Despite having only been released last week, the 2016 version of Apple's 12-inch Retina MacBook is already proving to be one of the more powerful laptops available in the market.

Initial Geekbench benchmark scores show that the Skylake-powered MacBook is significantly faster compared to its counterparts from last year. Depending on the user's preferred configuration, the new 12-inch Retina MacBook could run between 5 percent and 18 percent faster than the 2015 version.

According to the results, a MacBook equipped with Intel's 1.1GHz Skylake processor can provide a CPU performance of about 5 percent to 10 percent better than that of the earlier Broadwell-powered MacBook.

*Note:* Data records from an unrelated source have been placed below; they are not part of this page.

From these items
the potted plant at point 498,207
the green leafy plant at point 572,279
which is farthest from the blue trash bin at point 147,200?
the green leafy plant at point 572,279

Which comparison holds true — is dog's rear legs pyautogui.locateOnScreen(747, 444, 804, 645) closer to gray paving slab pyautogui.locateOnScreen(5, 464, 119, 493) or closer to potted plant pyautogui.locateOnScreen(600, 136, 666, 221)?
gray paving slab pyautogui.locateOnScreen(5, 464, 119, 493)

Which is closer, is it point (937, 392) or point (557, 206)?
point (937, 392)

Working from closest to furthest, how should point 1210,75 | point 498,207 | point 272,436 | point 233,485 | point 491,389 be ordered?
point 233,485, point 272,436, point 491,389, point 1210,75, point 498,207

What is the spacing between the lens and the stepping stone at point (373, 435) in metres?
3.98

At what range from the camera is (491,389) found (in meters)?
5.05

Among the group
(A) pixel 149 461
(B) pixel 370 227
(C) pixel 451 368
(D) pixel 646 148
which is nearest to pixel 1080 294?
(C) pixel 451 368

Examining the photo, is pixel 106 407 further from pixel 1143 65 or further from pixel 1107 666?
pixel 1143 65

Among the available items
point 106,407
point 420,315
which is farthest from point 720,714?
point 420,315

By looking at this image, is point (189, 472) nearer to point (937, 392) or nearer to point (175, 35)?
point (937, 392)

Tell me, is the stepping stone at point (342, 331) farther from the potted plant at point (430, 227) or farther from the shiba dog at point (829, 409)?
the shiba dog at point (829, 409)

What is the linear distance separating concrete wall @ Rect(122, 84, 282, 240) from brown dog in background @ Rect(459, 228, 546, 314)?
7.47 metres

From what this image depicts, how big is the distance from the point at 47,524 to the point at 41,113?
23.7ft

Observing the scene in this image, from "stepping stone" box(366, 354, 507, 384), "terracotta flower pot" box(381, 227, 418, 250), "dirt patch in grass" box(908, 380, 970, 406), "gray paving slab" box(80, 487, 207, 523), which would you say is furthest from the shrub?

The Skylake configuration resulted in a 2,534 single-core score and a 5,025 multi-core score on Geekbench.

Investing on a pricier MacBook with a 1.2GHz Skylake Core m5 configuration can give you an even better CPU performance, recording a Geekbench single-core score of 2,894 and a multi-core score of 5,845. This is a 15 percent to 18 percent faster performance compared to the 2015 MacBook model sporting the same specifications.

If you're still not convinced, you can opt for a 1.3GHz Intel Core m7-powered MacBook. This configuration produced a single-core benchmark score of 3,023 and a multi-core score of 6,430, making it 9 percent to 17 percent faster compared to the 1.3GHz Broadwell-powered MacBook from last year.

This may be a more costly build, netting somewhere between $1,549 and $1,749 depending on your preferred storage options, but it could prove to be a reasonable investment especially if processing speed is a particular concern for you.

The 2016 12-inch Retina MacBook is available in different colors. You can choose from the sleek Gold, Silver and Space Gray variants or opt for the new Rose Gold model.

As far as storage options go, this new MacBook comes in 256 GB and 512 GB editions. The 256 GB version fitted with a 1.1GHz dual-core Skylake processor costs $1,299 while the 512 GB comes with a faster 1.2GHz processor costs $1,599. You can also choose to upgrade the MacBook's processor to a 1.3GHz one.